::: Trecho

Livre concorrência significa dar condições para que as empresas concorram no mercado em igualdade de condições, de modo a favorecer a mais eficiente. Isto requer, por parte do Estado, uma tributação neutra sobre o consumo, de modo a que a tributação não interfira na tomada de decisões pelos agentes econômicos. As empresas em concorrência devem ser indiferentes à tributação. Em outras palavras, para cumprir a Constituição – de construir uma economia baseada na livre concorrência – não deve haver tratamentos tributários favorecidos. Uma tributação plurifásica não-cumulativa, como é o caso do IVA ou do ICMS, atende ao princípio da neutralidade, na medida que cada um deve recolher na proporção do valor que adiciona em cada fase do ciclo de comercialização.

::::::

▸ **Exercícios propostos**:
**1.** Substitua "tributação" por "taxação" no trecho sobre livre concorrência e reproduza a parte que começa em "Livre concorrência significa" e segue até "ciclo de comercialização.".
**2.** Prolongue o trecho sobre neutralidade tributária a partir de sua última frase.

::: Dados fornecidos

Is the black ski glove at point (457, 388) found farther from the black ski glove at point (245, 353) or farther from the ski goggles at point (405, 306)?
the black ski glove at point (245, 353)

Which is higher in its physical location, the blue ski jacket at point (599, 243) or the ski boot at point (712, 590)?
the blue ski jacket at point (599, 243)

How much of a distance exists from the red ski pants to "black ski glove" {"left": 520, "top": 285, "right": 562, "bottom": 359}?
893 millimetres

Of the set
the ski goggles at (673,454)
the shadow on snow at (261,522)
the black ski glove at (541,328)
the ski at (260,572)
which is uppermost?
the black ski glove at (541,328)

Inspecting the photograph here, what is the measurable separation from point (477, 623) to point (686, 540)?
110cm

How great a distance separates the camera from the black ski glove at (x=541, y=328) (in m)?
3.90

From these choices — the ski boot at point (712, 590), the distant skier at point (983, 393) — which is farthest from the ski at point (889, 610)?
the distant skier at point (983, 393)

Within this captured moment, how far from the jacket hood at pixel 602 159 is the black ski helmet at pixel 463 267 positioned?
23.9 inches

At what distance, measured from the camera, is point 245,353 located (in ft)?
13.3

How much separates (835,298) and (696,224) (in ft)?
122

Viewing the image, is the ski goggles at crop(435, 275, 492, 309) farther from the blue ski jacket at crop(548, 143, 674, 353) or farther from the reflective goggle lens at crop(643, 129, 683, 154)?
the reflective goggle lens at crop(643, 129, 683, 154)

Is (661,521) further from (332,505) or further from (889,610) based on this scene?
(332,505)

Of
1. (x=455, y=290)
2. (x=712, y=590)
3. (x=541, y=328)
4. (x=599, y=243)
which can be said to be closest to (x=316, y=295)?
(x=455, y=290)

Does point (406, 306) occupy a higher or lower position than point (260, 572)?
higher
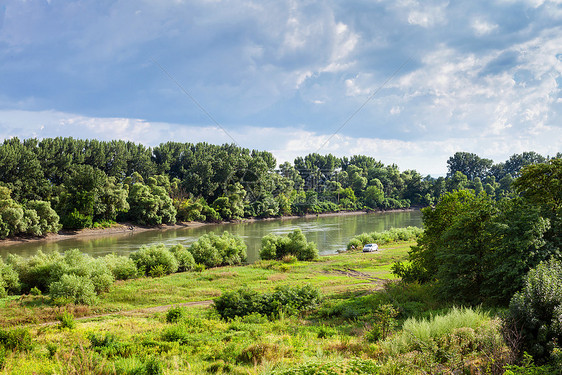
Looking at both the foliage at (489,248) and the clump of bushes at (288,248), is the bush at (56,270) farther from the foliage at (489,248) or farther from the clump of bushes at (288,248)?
the foliage at (489,248)

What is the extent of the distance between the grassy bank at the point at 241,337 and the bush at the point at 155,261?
4675 mm

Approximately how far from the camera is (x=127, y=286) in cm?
2206

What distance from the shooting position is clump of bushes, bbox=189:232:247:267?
3234 centimetres

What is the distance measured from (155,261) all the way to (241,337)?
19.3m

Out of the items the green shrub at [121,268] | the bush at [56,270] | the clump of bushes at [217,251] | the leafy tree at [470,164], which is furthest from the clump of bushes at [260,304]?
the leafy tree at [470,164]

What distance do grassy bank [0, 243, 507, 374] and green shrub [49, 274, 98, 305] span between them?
819 millimetres

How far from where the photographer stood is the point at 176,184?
89062 millimetres

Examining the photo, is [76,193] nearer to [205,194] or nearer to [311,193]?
[205,194]

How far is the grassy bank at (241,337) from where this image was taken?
22.0 feet

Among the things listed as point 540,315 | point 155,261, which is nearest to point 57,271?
point 155,261

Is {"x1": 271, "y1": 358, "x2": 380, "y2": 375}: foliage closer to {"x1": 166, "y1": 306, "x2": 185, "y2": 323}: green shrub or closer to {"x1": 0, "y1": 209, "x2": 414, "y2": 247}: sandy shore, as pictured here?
{"x1": 166, "y1": 306, "x2": 185, "y2": 323}: green shrub

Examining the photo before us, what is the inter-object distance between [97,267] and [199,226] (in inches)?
2207

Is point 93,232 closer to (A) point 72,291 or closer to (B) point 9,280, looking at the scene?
(B) point 9,280

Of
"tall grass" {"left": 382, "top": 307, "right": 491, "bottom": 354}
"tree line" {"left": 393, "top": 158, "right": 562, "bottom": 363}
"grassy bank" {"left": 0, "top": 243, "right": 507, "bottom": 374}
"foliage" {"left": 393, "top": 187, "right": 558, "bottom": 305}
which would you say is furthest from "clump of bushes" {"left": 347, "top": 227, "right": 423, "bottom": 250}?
"tall grass" {"left": 382, "top": 307, "right": 491, "bottom": 354}
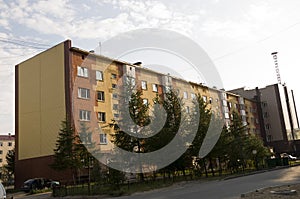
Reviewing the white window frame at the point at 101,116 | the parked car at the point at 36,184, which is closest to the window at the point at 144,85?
the white window frame at the point at 101,116

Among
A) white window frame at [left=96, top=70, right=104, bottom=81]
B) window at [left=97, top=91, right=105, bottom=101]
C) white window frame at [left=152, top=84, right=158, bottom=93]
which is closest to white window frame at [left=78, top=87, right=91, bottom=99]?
window at [left=97, top=91, right=105, bottom=101]

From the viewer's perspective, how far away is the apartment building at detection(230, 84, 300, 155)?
79.1m

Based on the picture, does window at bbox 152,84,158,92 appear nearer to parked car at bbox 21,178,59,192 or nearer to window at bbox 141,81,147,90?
window at bbox 141,81,147,90

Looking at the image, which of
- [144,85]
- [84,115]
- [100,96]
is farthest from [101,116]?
[144,85]

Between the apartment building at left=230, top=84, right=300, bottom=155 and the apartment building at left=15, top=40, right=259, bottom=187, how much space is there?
146 ft

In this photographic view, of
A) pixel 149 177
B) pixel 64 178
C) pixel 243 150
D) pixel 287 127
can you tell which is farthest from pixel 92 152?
pixel 287 127

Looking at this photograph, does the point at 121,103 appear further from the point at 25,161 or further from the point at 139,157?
the point at 25,161

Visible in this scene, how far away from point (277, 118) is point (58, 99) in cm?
5712

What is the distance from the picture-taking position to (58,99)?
125 ft

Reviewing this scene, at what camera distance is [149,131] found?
30078mm

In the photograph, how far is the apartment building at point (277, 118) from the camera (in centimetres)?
7906

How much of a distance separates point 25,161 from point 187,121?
19520 millimetres

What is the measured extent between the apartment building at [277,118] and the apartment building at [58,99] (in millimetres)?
44424

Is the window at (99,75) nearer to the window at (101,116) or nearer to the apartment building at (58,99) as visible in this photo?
the apartment building at (58,99)
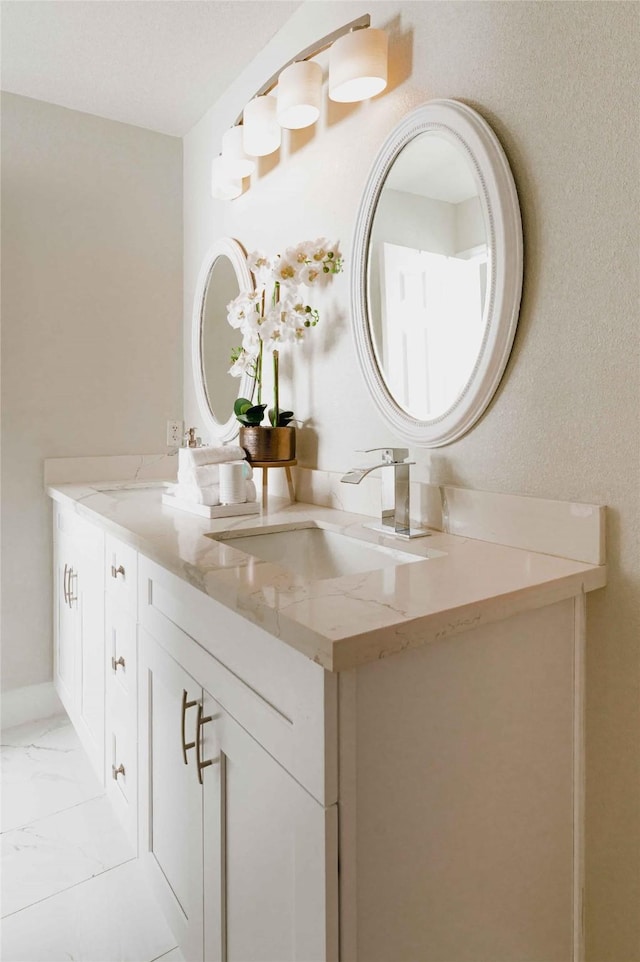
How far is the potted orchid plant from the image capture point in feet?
5.47

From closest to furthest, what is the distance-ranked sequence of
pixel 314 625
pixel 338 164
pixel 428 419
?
pixel 314 625 < pixel 428 419 < pixel 338 164

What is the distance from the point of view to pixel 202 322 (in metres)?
2.46

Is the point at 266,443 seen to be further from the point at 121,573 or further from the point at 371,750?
the point at 371,750

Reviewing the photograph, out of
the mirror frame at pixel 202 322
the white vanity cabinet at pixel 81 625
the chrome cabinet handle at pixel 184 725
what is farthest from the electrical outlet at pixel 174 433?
the chrome cabinet handle at pixel 184 725

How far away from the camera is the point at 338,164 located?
5.41 feet

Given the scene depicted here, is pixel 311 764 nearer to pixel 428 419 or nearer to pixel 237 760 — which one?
pixel 237 760

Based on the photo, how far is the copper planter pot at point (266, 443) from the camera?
173cm

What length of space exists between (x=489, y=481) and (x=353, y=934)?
2.67 ft

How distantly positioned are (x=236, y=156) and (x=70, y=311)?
924mm

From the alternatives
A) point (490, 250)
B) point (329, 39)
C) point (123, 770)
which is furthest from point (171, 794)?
point (329, 39)

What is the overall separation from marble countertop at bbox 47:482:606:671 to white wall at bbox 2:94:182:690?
1164mm

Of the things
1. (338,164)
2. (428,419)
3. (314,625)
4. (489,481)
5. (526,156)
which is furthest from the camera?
(338,164)

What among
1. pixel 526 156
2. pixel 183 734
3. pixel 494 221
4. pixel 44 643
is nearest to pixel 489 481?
pixel 494 221

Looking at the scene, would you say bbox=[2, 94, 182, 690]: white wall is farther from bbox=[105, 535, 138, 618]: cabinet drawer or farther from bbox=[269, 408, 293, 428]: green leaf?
bbox=[269, 408, 293, 428]: green leaf
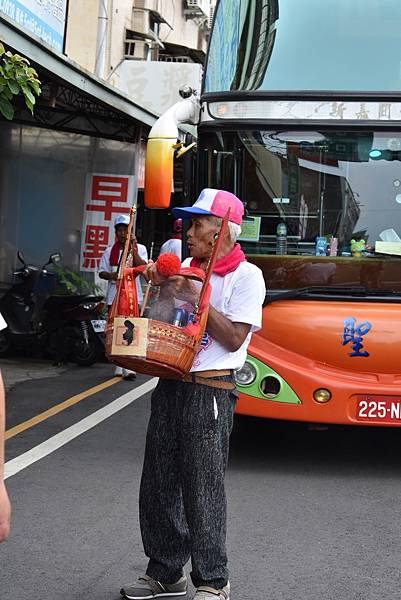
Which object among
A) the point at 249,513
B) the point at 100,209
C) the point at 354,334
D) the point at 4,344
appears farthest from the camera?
the point at 100,209

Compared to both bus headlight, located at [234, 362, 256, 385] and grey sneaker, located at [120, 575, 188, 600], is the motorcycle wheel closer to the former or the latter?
bus headlight, located at [234, 362, 256, 385]

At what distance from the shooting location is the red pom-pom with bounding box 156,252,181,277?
3.99m

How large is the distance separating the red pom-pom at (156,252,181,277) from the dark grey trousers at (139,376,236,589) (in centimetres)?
54

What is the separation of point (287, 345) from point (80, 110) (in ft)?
27.2

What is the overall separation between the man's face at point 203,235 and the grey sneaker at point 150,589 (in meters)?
1.49

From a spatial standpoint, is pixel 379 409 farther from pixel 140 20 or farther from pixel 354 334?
pixel 140 20

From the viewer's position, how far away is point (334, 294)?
7051 mm

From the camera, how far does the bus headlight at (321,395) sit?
268 inches

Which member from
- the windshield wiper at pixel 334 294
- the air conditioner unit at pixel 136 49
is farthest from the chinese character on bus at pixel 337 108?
the air conditioner unit at pixel 136 49

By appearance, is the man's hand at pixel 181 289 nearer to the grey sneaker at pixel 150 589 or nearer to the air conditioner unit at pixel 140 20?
the grey sneaker at pixel 150 589

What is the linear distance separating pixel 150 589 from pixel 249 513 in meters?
1.61

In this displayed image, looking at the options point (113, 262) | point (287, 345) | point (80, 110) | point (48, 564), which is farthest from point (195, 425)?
point (80, 110)

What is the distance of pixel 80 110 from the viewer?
47.0 ft

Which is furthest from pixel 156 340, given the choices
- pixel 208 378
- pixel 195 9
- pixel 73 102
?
pixel 195 9
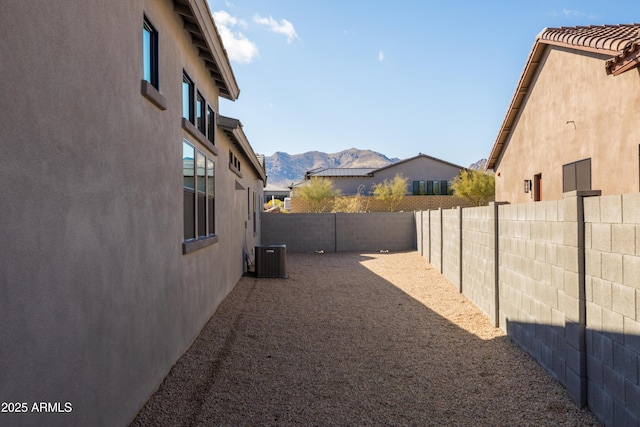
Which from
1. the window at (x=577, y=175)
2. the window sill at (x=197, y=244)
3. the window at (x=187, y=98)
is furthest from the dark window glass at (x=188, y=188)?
the window at (x=577, y=175)

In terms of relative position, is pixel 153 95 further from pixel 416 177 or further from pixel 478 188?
pixel 416 177

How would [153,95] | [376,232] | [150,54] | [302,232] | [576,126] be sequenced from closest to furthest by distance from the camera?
[153,95] → [150,54] → [576,126] → [302,232] → [376,232]

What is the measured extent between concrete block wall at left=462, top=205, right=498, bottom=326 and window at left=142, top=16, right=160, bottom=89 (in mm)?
5866

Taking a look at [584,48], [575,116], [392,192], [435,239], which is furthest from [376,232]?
[392,192]

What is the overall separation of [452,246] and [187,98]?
8065 mm

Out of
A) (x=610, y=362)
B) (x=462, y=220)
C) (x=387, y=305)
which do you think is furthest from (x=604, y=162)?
(x=610, y=362)

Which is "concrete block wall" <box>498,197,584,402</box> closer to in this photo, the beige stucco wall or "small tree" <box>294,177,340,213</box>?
the beige stucco wall

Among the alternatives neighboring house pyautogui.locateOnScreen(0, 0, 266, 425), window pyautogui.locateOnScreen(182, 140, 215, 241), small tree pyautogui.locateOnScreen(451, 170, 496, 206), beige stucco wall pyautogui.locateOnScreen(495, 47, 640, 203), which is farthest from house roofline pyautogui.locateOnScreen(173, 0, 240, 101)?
small tree pyautogui.locateOnScreen(451, 170, 496, 206)

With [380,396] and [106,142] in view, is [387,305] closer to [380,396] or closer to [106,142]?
[380,396]

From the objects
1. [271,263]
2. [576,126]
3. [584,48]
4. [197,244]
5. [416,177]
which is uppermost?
[584,48]

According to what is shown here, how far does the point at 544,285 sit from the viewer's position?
584 cm

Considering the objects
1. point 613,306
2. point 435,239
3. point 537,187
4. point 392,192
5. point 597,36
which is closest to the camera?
point 613,306

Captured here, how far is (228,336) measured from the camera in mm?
7379

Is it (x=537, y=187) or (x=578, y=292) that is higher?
(x=537, y=187)
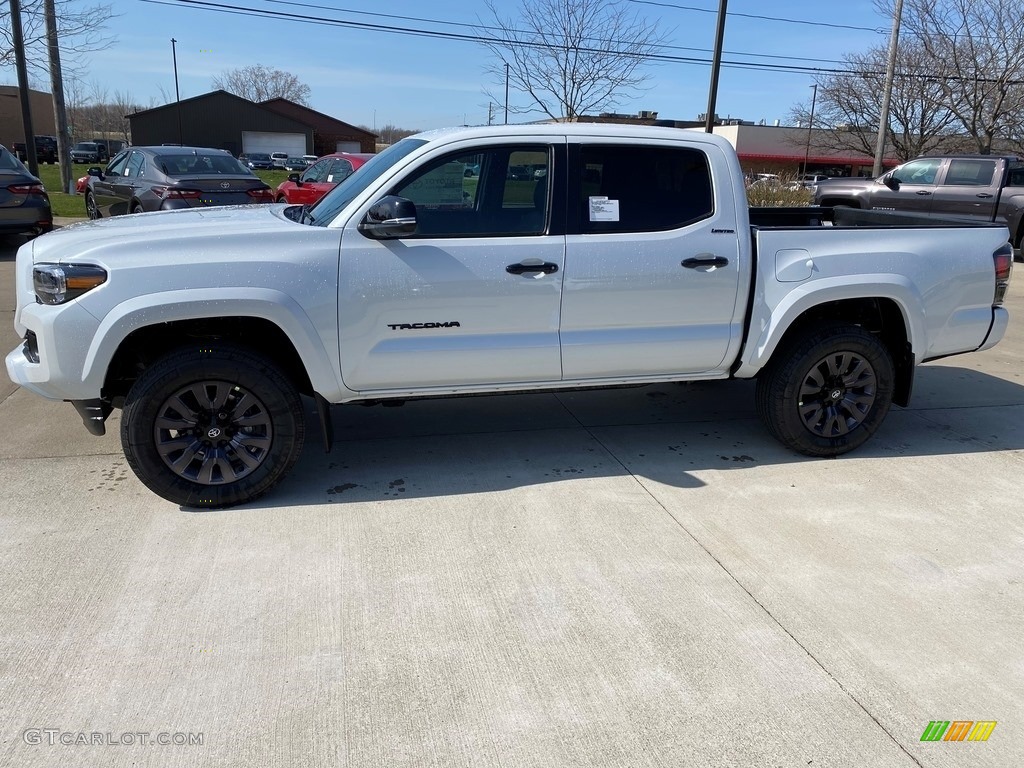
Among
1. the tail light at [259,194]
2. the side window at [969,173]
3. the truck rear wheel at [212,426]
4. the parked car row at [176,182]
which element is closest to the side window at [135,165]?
the parked car row at [176,182]

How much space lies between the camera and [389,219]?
3.90 m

::::::

▸ **Exercícios resolvidos**:
**1.**
Livre concorrência significa dar condições para que as empresas concorram no mercado em igualdade de condições, de modo a favorecer a mais eficiente. Isto requer, por parte do Estado, uma taxação neutra sobre o consumo, de modo a que a taxação não interfira na tomada de decisões pelos agentes econômicos. As empresas em concorrência devem ser indiferentes à taxação. Em outras palavras, para cumprir a Constituição – de construir uma economia baseada na livre concorrência – não deve haver tratamentos tributários favorecidos. Uma taxação plurifásica não-cumulativa, como é o caso do IVA ou do ICMS, atende ao princípio da neutralidade, na medida que cada um deve recolher na proporção do valor que adiciona em cada fase do ciclo de comercialização.

**2.**
Conforme lição de Tércio Sampaio Ferraz Jr., o Estado, como agente normativo e regulador da atividade econômica, não pode desigualar concorrentes em condições de igualdade, criando situações de privilégio de uns sobre outros. Isto por que um mercado, regido pelo princípio da livre concorrência, significa um mercado que se autorregula, pois, é no mercado que se formam os preços conforme as suas próprias regras e é no mercado que se dá a boa alocação dos recursos.

Livre concorrência, acrescenta o mesmo autor, implica a neutralidade do Estado, no sentido de atuação imparcial em face dos agentes concorrentes com seus interesses privados em um mercado livre, ou pela não-interferência estatal, no sentido de que ela não deve ser criadora de privilégios. O Estado, como agente normativo e regulador, atua em nome do interesse comum, nunca em nome de interesses privados e, ao atuar, deve guardar a imparcialidade própria do interesse comum. “A neutralidade concorrencial garante, pois, a igualdade de chances para os agentes econômicos”.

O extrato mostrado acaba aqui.